The health law, which will bring millions of uninsured Americans health benefits beginning in January 2014, will be a critical boon to pharmaceutical industry balance sheets, increasing revenue by one-third by the end of the decade…That means the U.S. pharmaceutical industry’s market value will mushroom by 33 percent to $476 billion in 2020.
And it blocked our ability to legally buy/import less expensive drugs from Canada.
More recently there is the Trans-Pacific Partnership (TPP), a free-trade agreement among 12 Pacific Rim countries.
A recent draft of the Trans-Pacific Partnership free-trade deal would give U.S. pharmaceutical firms unprecedented protections against competition from cheaper generic drugs, possibly transcending the patent protections in U.S. law.
On World Cancer Day, earlier this month, cancer patients and their supporters protested the TPP outside Big Pharma’s Washington, DC headquarters, because as one protester said:
“Cancer patients do not have the luxury to wait five or eight years for access to affordable medicines while PhRMA establishes extended monopolies to continue to reap outrageous profits.”

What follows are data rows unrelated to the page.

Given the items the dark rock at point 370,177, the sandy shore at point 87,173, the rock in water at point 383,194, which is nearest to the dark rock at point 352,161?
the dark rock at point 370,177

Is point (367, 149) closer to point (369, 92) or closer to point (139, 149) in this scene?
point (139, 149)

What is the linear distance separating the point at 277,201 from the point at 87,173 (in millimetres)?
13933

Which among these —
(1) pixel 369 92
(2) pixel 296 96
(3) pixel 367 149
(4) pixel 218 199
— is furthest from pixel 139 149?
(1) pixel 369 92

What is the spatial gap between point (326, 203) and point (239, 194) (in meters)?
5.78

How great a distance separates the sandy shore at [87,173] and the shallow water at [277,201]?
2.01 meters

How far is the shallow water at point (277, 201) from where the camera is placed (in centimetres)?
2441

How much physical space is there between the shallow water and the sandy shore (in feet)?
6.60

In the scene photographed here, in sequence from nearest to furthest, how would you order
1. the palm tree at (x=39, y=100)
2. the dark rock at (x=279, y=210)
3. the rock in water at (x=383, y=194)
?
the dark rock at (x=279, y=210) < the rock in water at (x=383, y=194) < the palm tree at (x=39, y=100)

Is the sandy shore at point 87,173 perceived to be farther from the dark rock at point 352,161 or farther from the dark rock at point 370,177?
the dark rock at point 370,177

The medical charity Doctors Without Borders/Médecins Sans Frontières (MSF) warned earlier this month that the TPP, negotiated in secret, “will extend pharmaceutical company monopolies and prevent people from accessing life-saving medicines by blocking or delaying the availability of price-lowering generic drugs.”
Americans are often angry that we pay so much more for prescription drugs than the rest of the world. The TPP might change that.
In the absence of any real action being taken “to combat the skyrocketing costs of pharmaceuticals,” I can only assume the politicians are just attempting to placate their constituents with a bit of sound and fury. And of course it’s another election year, so I don’t expect much to get done other then campaigning.
Still, I will continue to follow the trends in drug pricing, and really listen to what the different candidates are saying about health care costs and what may be done.
And if you have been affected by the increasing costs of medications, please let your local lawmakers know! They need to hear from us, the paying—and voting—public.